After a quarter of a mile, the trail crosses Ash Street.  Here the nearest houses retreat from the path — it’s as if human habitation is slowly withdrawing from where we walk.  Oaks, maples, black walnut trees, along with trees of heaven, sumac, white pine and others, begin to dominate.  The undergrowth remains alongside the tarmac where it can still get sunlight, but further away from the trail, the trees dominate and the weeds and bushes become more anemic, then disappear.  After three-eighths of a mile, we cross Hudson Street and, soon after, forest wafts off into the distance as far as you can see, which is limited by the density of the greenery during most of the year.  In the winter, once the leaves are gone, you can vaguely see in the distance, through twig and branch, the surrounding city-scape, but the rest of the year the insulation is nearly complete.

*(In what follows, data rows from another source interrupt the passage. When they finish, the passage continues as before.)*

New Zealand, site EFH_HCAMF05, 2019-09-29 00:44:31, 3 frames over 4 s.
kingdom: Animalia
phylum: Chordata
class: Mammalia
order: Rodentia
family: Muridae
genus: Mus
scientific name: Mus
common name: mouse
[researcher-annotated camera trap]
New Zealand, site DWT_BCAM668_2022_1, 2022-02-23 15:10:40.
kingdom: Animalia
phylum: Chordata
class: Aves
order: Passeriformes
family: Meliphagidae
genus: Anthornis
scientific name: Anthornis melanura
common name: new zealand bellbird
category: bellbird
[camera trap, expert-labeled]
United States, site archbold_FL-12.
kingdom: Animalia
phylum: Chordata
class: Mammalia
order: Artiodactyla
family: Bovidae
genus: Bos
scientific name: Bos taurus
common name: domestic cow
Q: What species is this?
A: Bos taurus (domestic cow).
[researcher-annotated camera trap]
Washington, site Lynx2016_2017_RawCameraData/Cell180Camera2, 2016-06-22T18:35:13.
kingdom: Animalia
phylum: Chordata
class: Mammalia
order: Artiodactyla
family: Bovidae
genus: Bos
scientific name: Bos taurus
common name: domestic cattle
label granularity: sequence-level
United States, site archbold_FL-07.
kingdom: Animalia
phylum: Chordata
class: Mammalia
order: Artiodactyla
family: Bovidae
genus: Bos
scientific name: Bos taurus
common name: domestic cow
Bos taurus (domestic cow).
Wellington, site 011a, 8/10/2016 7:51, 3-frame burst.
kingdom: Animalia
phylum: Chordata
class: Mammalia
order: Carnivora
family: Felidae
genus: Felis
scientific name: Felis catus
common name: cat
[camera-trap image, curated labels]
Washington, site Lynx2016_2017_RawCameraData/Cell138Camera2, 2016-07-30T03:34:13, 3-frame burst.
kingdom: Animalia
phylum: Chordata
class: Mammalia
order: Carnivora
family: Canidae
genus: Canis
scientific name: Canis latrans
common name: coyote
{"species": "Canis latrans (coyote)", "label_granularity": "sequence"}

After another three-eighths of a mile, we cross Boston Scientific Way, the entryway to a large corporate entity of the same name, and about one mile from our starting point.  Just past the street is a large open meadow that slopes gently down to Fort Meadow Reservoir.  The meadow is a landfill and has several pipes, two or three inches in diameter, stuck in the ground and topped with a curve that points the opening downward.  These are vents for any methane that may be produced underground, so it doesn’t collect and cause problems.  At the bottom of the hill is a two-laned highway, Route 62, that borders the water.  There are two causeways that cross the reservoir and the wooded hill on the opposite shore is packed with several large houses.  Walking along, looking across the landfill and the watery expanse, one could almost imagine that they were seeing a quaint Maine town on the Atlantic coast on a calm day, instead of a small piece of Marlborough alongside a reservoir.  It is particularly picturesque in autumn when it is bathed in the technicolor display of fall.

Soon after, some one-and-a-half miles from our starting point, we parallel Sasseville Way, cross Fitchburg Street and then follow close by Crowley Drive.  On our right is the fenced-in athletic field of the Assabet Valley Regional Technical High School.  Signs clearly state that it is verboten for the public to enter the grassy expanse, which is a real shame.  Alas, I would love to take Waldo off leash and just let him run at will in all that protected space.  Just past the field, the path continues through thick forest, on both sides, down to a tunnel that passes under the Route Eighty-Five Connector that is the end of Interstate Two-Ninety and the boundary between Marlborough and Hudson.  From there, now having gone more than two miles, the trail continues on in deep woods a little more than another mile to Washington Street, a busy thoroughfare.  Waldo and I turn around and head back just before then, a little more than three miles from our car, to complete our daily walk.

Waldo and I, we love this trail.

 

Brigham’s Bridge, a farm bridge built with no mortar.